VANDERBILT: If you think about it, waiting on hold is the same as really waiting in any kind of queue in the real world. And if you think about, for example, the idea that putting a mirror in front of an elevator will make - distract people, give them something to do while they're waiting for the elevator, take their mind off of time, which - the more we think about time, the longer it begins to dwell in our mind, the longer it seems.
NEARY: What's your favorite kind of hold music?
VANDERBILT: I mean, I am a fan of Handel's Water Music which is what got me interested in this piece in the first place. I sort of imagined Handel several centuries ago. Did - could he have envisioned that his music was being used for this purpose - to keep me pacified while I was waiting on line?
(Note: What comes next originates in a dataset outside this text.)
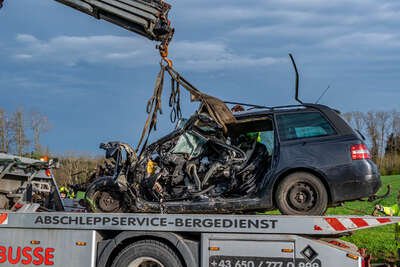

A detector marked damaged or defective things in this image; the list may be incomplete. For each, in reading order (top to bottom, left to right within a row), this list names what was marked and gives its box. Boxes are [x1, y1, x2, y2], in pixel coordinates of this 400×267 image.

wrecked car [84, 101, 382, 217]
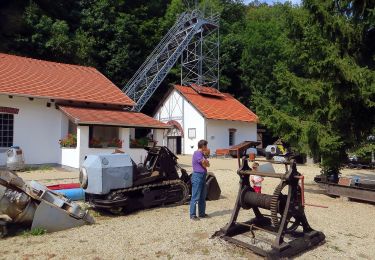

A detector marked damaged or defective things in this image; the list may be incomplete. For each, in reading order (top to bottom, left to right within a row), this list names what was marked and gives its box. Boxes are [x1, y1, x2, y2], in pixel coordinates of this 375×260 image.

But this is sort of the thing, though. The danger with hold music is that if you play something that someone likes, you know, that's fine. If you play something that someone doesn't like, the wait will not only seem, you know, less short, it will actually seem longer.
And there's even a danger that if you play something that someone is familiar with, and that they even like, the wait could still be longer because psychologists have argued that because it's a more familiar song to us, we can then shift more of our attention to thinking about things like the passage of time.
So there's been some study, but a lot of it is just people are doing it. And we're the human guinea pigs on the other end of the line.
(SOUNDBITE OF SONG)
NEARY: Tom Vanderbilt is a journalist and author. He wrote about hold music for Slate magazine. Thanks so much, Tom.